> **Your objective**: When you reach the line containing "class: Mammalia" in the entries below, begin reproducing lines exactly, and stop once the line containing "common name: mouse" is done.

> **Information shown**:
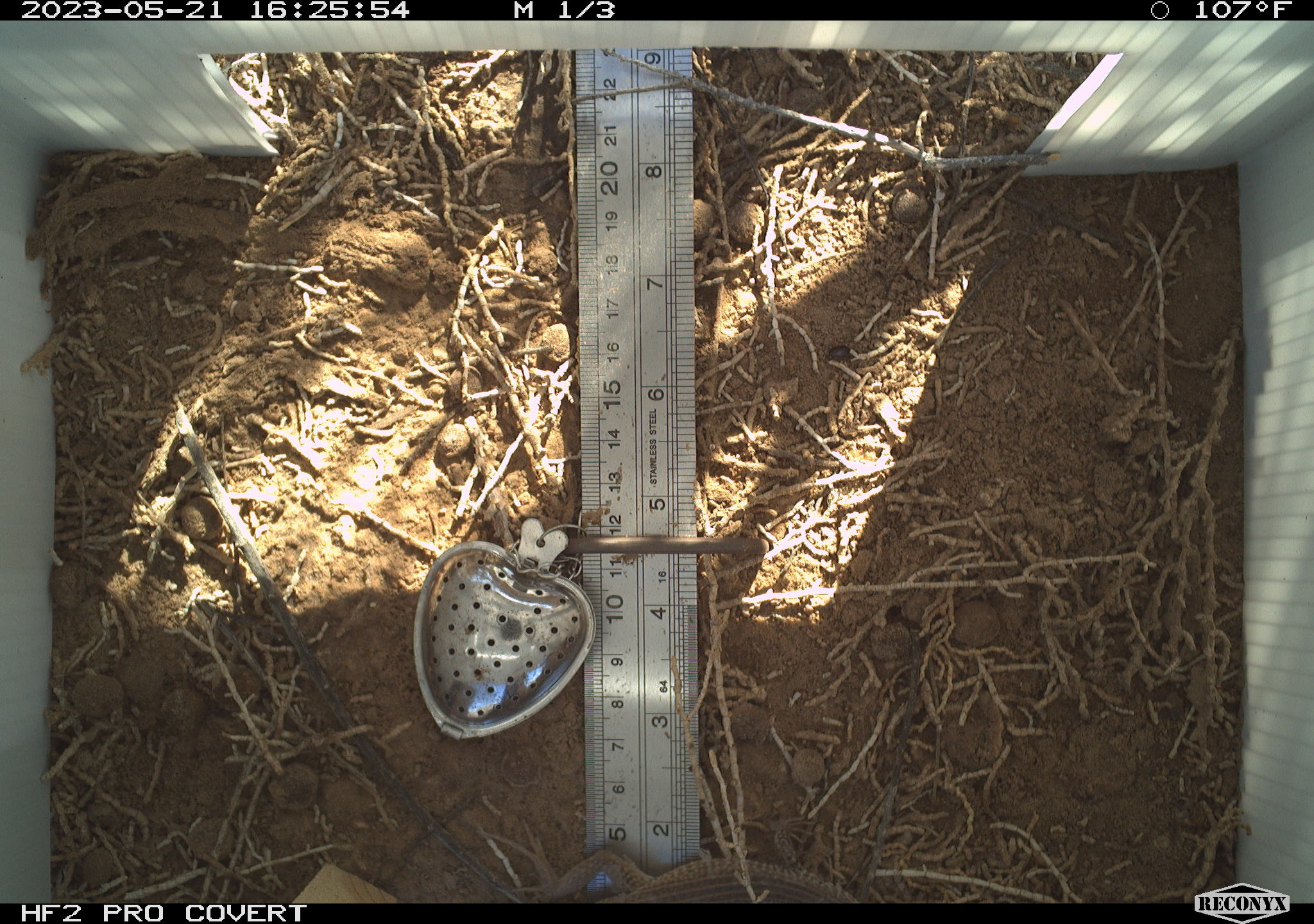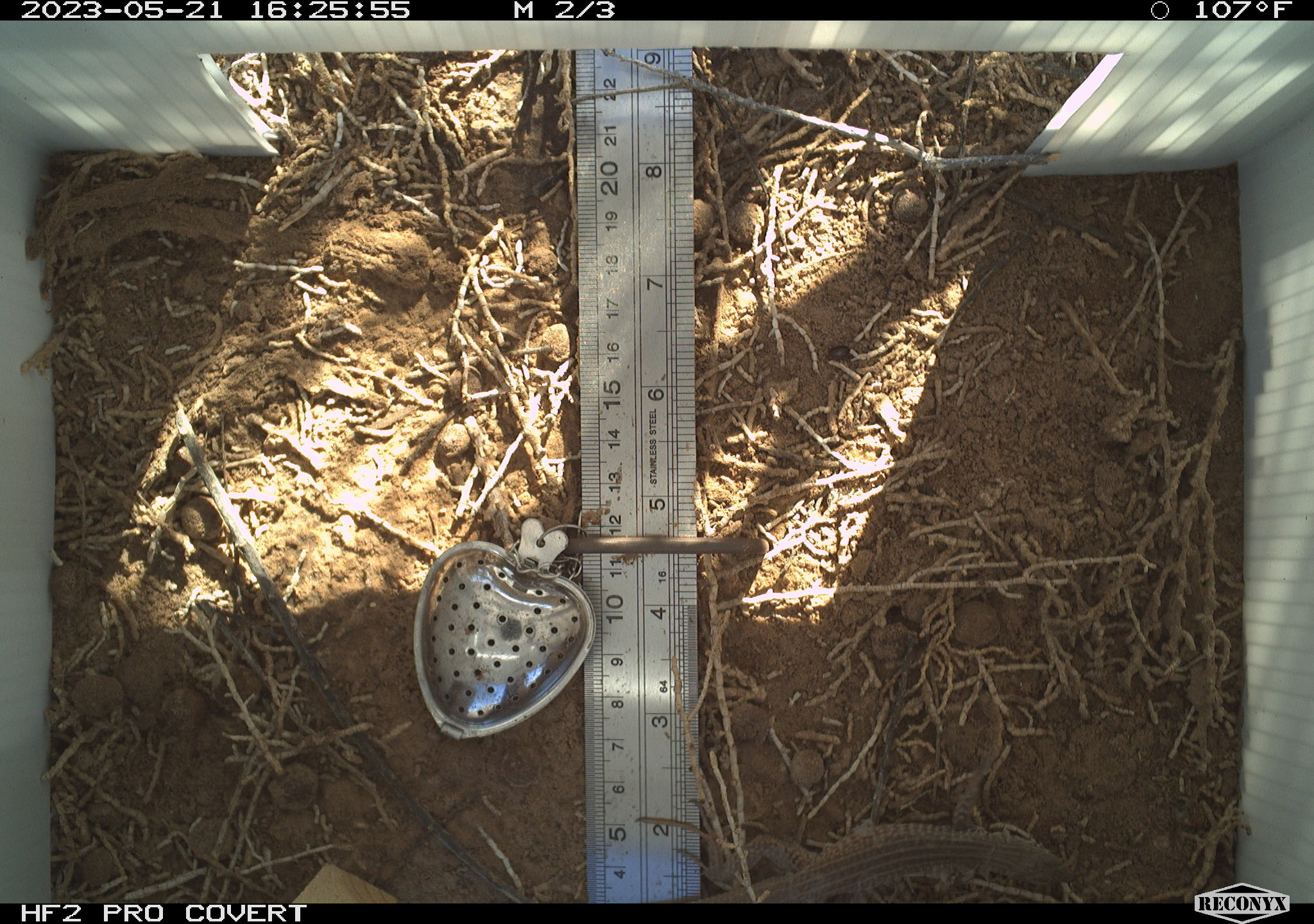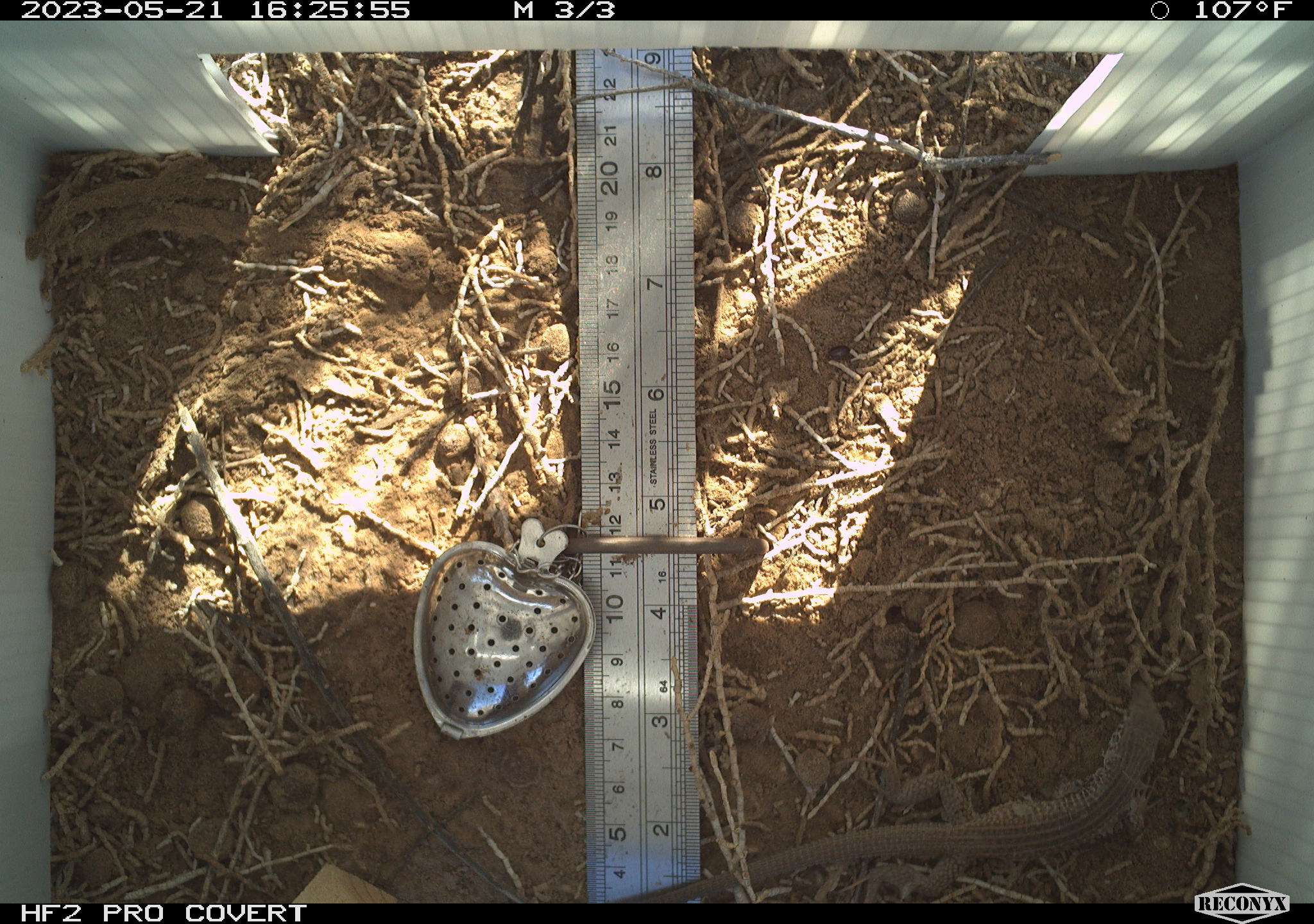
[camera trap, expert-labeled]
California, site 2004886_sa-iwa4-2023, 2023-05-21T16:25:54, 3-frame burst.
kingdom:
...
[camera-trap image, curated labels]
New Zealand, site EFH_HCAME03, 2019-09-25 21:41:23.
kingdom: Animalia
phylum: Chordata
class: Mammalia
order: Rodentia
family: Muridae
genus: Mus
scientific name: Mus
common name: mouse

> **Result for this task**:
class: Mammalia
order: Rodentia
family: Muridae
genus: Mus
scientific name: Mus
common name: mouse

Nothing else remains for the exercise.